→ **Text segment**:
◇ ◇ ◇ ◇ ◇ ◇ ◇
Skip to content

Stationarity & Differencing

Most statistical time series models (ARIMA, SARIMA) require stationarity — meaning the mean, variance, and autocorrelation structure do not change over time.

Why Stationarity Matters

Non-stationary data has trends, changing variance, or seasonal shifts that violate the assumptions of ARIMA-type models. Fitting these models on non-stationary data produces unreliable forecasts.

Testing for Stationarity

Augmented Dickey-Fuller (ADF) Test

  • Null hypothesis: The series has a unit root (non-stationary).
  • If p-value < 0.05: Reject the null → the series is stationary.
  • If p-value ≥ 0.05: Fail to reject → the series is non-stationary (needs differencing).
import pandas as pd
import numpy as np
from statsmodels.tsa.stattools import adfuller

# Non-stationary: random walk with drift
rng = np.random.default_rng(42)
ts = pd.Series(rng.normal(0, 1, 200).cumsum())

result = adfuller(ts)
print(f"ADF Statistic: {result[0]:.4f}")
print(f"p-value: {result[1]:.4f}")
# Expected: p-value > 0.05 → non-stationary

Differencing

Differencing subtracts each observation from its predecessor, removing trends:

# First difference — removes linear trend
ts_diff1 = ts.diff().dropna()
◇ ◇ ◇ ◇ ◇ ◇ ◇
→ **Stored data**:
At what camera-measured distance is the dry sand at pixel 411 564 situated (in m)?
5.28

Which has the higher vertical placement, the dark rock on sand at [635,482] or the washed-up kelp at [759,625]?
◇ ◇ ◇ ◇ ◇ ◇ ◇
→ **Problems to work on**:
1. In the stationarity text, what is the null hypothesis of the Augmented Dickey-Fuller test?
2. Retype the part of the stationarity text that opens with the words containing "Stationarity & Differencing" and closes with "unit root (non-stationary).".

→ **Solutions in order**:
1. The series has a unit root, meaning it is non-stationary.

2.
Stationarity & Differencing

Most statistical time series models (ARIMA, SARIMA) require stationarity — meaning the mean, variance, and autocorrelation structure do not change over time.

Why Stationarity Matters

Non-stationary data has trends, changing variance, or seasonal shifts that violate the assumptions of ARIMA-type models. Fitting these models on non-stationary data produces unreliable forecasts.

Testing for Stationarity

Augmented Dickey-Fuller (ADF) Test

  • Null hypothesis: The series has a unit root (non-stationary).